#### Work to complete
Rewrite all the rows below, swapping every "centimetres" for "centimeters" and keeping everything else the same.

#### Data records
================================
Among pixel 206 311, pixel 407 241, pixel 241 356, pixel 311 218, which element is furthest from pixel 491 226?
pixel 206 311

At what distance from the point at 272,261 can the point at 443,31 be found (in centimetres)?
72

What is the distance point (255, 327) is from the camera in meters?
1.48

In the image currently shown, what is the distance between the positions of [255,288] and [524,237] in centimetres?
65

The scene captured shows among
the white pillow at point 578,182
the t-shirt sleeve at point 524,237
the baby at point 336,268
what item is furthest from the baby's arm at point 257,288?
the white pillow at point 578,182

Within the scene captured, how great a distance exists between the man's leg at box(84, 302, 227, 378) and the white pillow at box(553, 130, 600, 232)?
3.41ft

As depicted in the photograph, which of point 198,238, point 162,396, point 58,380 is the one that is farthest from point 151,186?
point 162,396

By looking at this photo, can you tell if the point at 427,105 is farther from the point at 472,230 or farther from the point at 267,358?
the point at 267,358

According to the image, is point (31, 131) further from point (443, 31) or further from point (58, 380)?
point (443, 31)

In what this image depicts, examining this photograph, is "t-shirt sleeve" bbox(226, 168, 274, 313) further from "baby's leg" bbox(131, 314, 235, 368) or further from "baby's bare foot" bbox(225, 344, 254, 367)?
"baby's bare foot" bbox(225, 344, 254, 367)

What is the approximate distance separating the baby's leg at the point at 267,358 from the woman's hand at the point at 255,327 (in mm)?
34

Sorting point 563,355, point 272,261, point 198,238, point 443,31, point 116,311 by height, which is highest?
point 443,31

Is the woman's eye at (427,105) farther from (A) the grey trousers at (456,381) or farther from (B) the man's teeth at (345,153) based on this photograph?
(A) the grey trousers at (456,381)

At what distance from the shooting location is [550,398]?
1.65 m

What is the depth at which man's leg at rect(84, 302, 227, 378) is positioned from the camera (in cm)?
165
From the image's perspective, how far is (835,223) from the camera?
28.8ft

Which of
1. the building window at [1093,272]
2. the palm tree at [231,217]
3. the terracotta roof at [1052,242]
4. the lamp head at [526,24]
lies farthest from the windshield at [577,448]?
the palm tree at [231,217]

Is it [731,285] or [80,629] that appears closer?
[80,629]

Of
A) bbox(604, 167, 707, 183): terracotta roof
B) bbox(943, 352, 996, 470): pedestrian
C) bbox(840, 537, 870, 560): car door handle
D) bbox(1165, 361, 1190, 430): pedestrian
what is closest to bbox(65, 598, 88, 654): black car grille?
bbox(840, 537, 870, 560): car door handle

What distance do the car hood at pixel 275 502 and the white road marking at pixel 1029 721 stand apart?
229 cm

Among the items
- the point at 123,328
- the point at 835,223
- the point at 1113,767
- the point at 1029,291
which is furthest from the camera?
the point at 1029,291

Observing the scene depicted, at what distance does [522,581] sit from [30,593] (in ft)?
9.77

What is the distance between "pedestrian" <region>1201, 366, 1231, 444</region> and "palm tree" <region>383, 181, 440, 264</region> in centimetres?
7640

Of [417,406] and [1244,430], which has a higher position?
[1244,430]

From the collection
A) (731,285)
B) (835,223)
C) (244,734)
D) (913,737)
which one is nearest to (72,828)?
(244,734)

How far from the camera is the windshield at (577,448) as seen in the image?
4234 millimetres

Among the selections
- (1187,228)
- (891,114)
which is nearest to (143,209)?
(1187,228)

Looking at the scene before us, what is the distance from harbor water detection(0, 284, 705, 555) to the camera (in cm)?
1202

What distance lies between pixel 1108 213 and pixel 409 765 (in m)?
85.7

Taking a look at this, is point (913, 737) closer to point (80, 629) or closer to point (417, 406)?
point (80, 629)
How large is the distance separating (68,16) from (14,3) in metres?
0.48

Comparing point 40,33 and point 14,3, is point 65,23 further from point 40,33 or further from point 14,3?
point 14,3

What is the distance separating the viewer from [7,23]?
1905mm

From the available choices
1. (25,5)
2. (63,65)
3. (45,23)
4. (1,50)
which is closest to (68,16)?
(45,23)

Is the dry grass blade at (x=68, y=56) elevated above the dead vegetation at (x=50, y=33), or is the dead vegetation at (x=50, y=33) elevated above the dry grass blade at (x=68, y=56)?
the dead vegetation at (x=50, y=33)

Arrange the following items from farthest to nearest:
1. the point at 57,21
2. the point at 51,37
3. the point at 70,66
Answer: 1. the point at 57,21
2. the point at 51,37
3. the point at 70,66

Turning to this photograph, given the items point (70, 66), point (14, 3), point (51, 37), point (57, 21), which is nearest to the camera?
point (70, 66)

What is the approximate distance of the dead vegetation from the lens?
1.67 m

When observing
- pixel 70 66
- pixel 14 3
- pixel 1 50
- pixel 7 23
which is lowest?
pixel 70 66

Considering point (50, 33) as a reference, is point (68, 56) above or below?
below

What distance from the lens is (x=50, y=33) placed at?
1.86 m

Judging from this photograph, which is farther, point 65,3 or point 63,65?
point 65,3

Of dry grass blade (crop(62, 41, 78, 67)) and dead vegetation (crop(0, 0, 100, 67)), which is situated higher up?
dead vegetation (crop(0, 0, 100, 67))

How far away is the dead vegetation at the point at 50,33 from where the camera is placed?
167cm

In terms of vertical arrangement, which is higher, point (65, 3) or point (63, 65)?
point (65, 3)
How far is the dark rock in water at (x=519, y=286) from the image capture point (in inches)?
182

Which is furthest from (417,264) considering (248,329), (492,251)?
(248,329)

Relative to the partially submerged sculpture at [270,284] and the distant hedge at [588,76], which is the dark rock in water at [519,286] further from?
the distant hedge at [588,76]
================================
#### Response to the task
Among pixel 206 311, pixel 407 241, pixel 241 356, pixel 311 218, which element is furthest from pixel 491 226?
pixel 206 311

At what distance from the point at 272,261 can the point at 443,31 be found (in centimeters)?
72

What is the distance point (255, 327) is from the camera in meters?
1.48

In the image currently shown, what is the distance between the positions of [255,288] and [524,237] in centimeters?
65

The scene captured shows among
the white pillow at point 578,182
the t-shirt sleeve at point 524,237
the baby at point 336,268
what item is furthest from the baby's arm at point 257,288?
the white pillow at point 578,182

Within the scene captured, how great a distance exists between the man's leg at box(84, 302, 227, 378) and the white pillow at box(553, 130, 600, 232)?
3.41ft

As depicted in the photograph, which of point 198,238, point 162,396, point 58,380 is the one that is farthest from point 151,186?
point 162,396

By looking at this photo, can you tell if the point at 427,105 is farther from the point at 472,230 or farther from the point at 267,358?
the point at 267,358

According to the image, is point (31, 131) further from point (443, 31) or further from point (58, 380)?
point (443, 31)

In what this image depicts, examining this photograph, is "t-shirt sleeve" bbox(226, 168, 274, 313) further from "baby's leg" bbox(131, 314, 235, 368) or further from "baby's bare foot" bbox(225, 344, 254, 367)?
"baby's bare foot" bbox(225, 344, 254, 367)

What is the approximate distance separating the baby's leg at the point at 267,358 from the woman's hand at the point at 255,327 (in mm)?
34

Sorting point 563,355, point 272,261, point 198,238, point 443,31, point 116,311 by height, which is highest?
point 443,31

Is the woman's eye at (427,105) farther from (A) the grey trousers at (456,381) or farther from (B) the man's teeth at (345,153) based on this photograph?
(A) the grey trousers at (456,381)

At what distance from the shooting location is [550,398]?
1.65 m

What is the depth at which man's leg at rect(84, 302, 227, 378) is positioned from the camera (in cm)?
165
From the image's perspective, how far is (835,223) from the camera?
28.8ft

Which of
1. the building window at [1093,272]
2. the palm tree at [231,217]
3. the terracotta roof at [1052,242]
4. the lamp head at [526,24]
lies farthest from the windshield at [577,448]?
the palm tree at [231,217]

Is it [731,285] or [80,629] that appears closer?
[80,629]

Of
A) bbox(604, 167, 707, 183): terracotta roof
B) bbox(943, 352, 996, 470): pedestrian
C) bbox(840, 537, 870, 560): car door handle
D) bbox(1165, 361, 1190, 430): pedestrian
what is closest to bbox(65, 598, 88, 654): black car grille?
bbox(840, 537, 870, 560): car door handle

What distance do the car hood at pixel 275 502 and the white road marking at pixel 1029 721 stand apart?
229 cm

Among the items
- the point at 123,328
- the point at 835,223
- the point at 1113,767
- the point at 1029,291
which is furthest from the camera?
the point at 1029,291

Observing the scene depicted, at what distance does [522,581] sit from [30,593] (in ft)?
9.77

What is the distance between "pedestrian" <region>1201, 366, 1231, 444</region> and "palm tree" <region>383, 181, 440, 264</region> in centimeters?
7640

Of [417,406] and [1244,430], which has a higher position?
[1244,430]

From the collection
A) (731,285)
B) (835,223)
C) (244,734)
D) (913,737)
which one is nearest to (72,828)?
(244,734)

How far from the camera is the windshield at (577,448) as seen in the image?
4234 millimetres

Among the selections
- (1187,228)
- (891,114)
which is nearest to (143,209)?
(1187,228)

Looking at the scene before us, what is the distance from harbor water detection(0, 284, 705, 555) to the camera (in cm)?
1202

What distance lies between pixel 1108 213 and pixel 409 765 (in m)?
85.7

Taking a look at this, is point (913, 737) closer to point (80, 629) or closer to point (417, 406)?
point (80, 629)
How large is the distance separating (68,16) from (14,3) in metres?
0.48

Comparing point 40,33 and point 14,3, is point 65,23 further from point 40,33 or further from point 14,3?
point 14,3

What is the distance separating the viewer from [7,23]?
1905mm

From the available choices
1. (25,5)
2. (63,65)
3. (45,23)
4. (1,50)
which is closest to (68,16)?
(45,23)

Is the dry grass blade at (x=68, y=56) elevated above the dead vegetation at (x=50, y=33), or is the dead vegetation at (x=50, y=33) elevated above the dry grass blade at (x=68, y=56)?
the dead vegetation at (x=50, y=33)

Arrange the following items from farthest to nearest:
1. the point at 57,21
2. the point at 51,37
3. the point at 70,66
Answer: 1. the point at 57,21
2. the point at 51,37
3. the point at 70,66

Turning to this photograph, given the items point (70, 66), point (14, 3), point (51, 37), point (57, 21), which is nearest to the camera?
point (70, 66)

What is the approximate distance of the dead vegetation from the lens?
1.67 m

When observing
- pixel 70 66
- pixel 14 3
- pixel 1 50
- pixel 7 23
which is lowest?
pixel 70 66

Considering point (50, 33) as a reference, is point (68, 56) above or below?
below

What distance from the lens is (x=50, y=33) placed at?
1.86 m

Judging from this photograph, which is farther, point 65,3 or point 63,65?
point 65,3

Of dry grass blade (crop(62, 41, 78, 67)) and dead vegetation (crop(0, 0, 100, 67)), which is situated higher up?
dead vegetation (crop(0, 0, 100, 67))

How far away is the dead vegetation at the point at 50,33 from where the camera is placed?
167cm

In terms of vertical arrangement, which is higher, point (65, 3) or point (63, 65)?
point (65, 3)
How far is the dark rock in water at (x=519, y=286) from the image capture point (in inches)?
182

Which is furthest from (417,264) considering (248,329), (492,251)?
(248,329)

Relative to the partially submerged sculpture at [270,284] and the distant hedge at [588,76], which is the dark rock in water at [519,286] further from?
the distant hedge at [588,76]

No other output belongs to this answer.